16/31: In the Shadow of the Moon, or "A Teeny Oral History of Communally Experiencing the Space Program, Courtesy of My Parents"
I never get tired of the stories of the Apollo missions. Apollo 13, of course, is one of those poppy-fields movies that I can never not watch, and I think I put In the Shadow of the Moon in my Netflix queue after powering obsessively through the entirety of From the Earth to the Moon in three days.
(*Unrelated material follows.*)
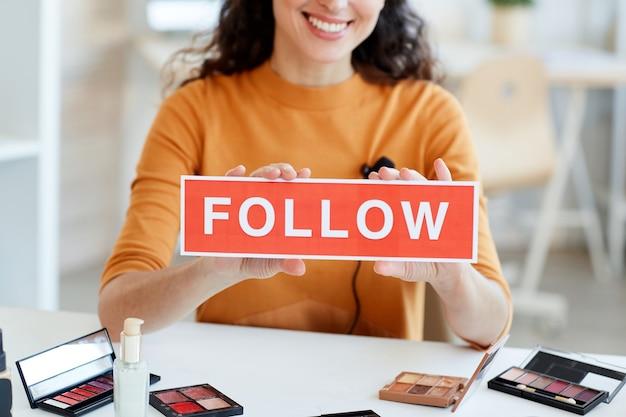 Moderne schoonheidsblogger zittend aan tafel met volg print teken, horizontaal schot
ItSotM is great for moon-shot-history nerds such as myself. The shot of the scoreboard at the baseball game reading "THEYRE ON THE MOON" alone is so exciting, and then the doc mixes in interviews with the astronauts and contemporaneous footage. It's interesting, too, how well the Apollo guys can tell a story; we forget that these guys functionally belonged to America and had to know, or learn, how to deal with the press and the citizenry, and to take that responsibility on in terms of "selling" the program. So in that way, it's not a surprise that a guy like Charlie Duke is so charming and warm, with his hickory accent. (There's a bit over the end credits where some of the astronauts address the persistent conspiracy theory that the moon landings were faked, and Duke says, I can see how maybe people believe we'd fake the thing once, "but whah would we fake it nahn tahms?")
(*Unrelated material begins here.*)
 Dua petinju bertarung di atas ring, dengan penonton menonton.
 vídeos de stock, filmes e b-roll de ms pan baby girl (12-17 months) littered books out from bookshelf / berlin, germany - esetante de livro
It's also not really a surprise that you have a couple of pompous blowhards in the mix. "I never understand why people who haven't been on rockets ask, 'Were you scared?' Of course we weren't scared!" Well, Buzz Aldrin, I know you must get sick of answering the same questions over and over, but since, as you say, we have not been on rockets, and do not get on rockets for a living, most of us, maybe you could forgive us for 1) remembering that Gus Grissom et al. died horribly on top of one, and 2) thinking that's kind of frightening.
If you enjoyed either of the fictional Apollo films I mentioned, you'd probably like this; the score can get a bit intrusive at times, but it's a well-paced overview, and it gets in your head a little bit. Well, it got in mine. I kept wondering, what was it like for civilians to watch this happen on television? Was it on "the wire," that conversational groupthink that can sometimes happen in a city? I was just an egg at the time, so I phoned up my parents to see what the 1969 version of Twitter had done with Apollos 11 and 13. Below, a very tiny oral history of experiencing the moon landing, the Apollo 13 mission, and computers the size of a city block.
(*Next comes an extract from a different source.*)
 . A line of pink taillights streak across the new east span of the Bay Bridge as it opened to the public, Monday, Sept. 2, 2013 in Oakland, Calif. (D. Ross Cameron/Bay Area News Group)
MA: We still lived in the city…we went over to a friend's, I think it was on 86th St., or that area. We lived at 85th and 1st at the time. And we went over to a friend's, there were four or five couples, and we all watched it together. But yeah, we watched it, no question.
DAD: It was not like gettin' on the train and two hours later you're at the moon. So they landed on the moon, they didn't have any live coverage of that. And they sat there on the moon for a while, before Neil Armstrong came down the ladder. So I don't know what time of day; I'm guessing actually once it was in orbit, it landed in the afternoon, and it was at night, at least New York time, when they got out.
MA: I wouldn't be surprised if bars were packed. We were probably drinking, but we were at somebody's apartment, instead of at a bar.
DAD: Oh yeah, it was a big deal. Because there had been other flights; there had been the space shot out to the moon, to go around the moon and, you know, sorta like a dry run. And see if they could get the whole thing in orbit, and see, you know, nobody'd ever seen the back of the moon before. The pictures that came back from those flights, they had those, and then there was the, "we're in orbit," and then of course nobody knew what was gonna happen when the LEM, the Lunar Excursion Module [which my father pronounced in Comic-Book Guy voice, hilariously], was detached from the orbiting…space thing, whatever they called it. "Capsule," I guess. But you know, it was a lot of excitement.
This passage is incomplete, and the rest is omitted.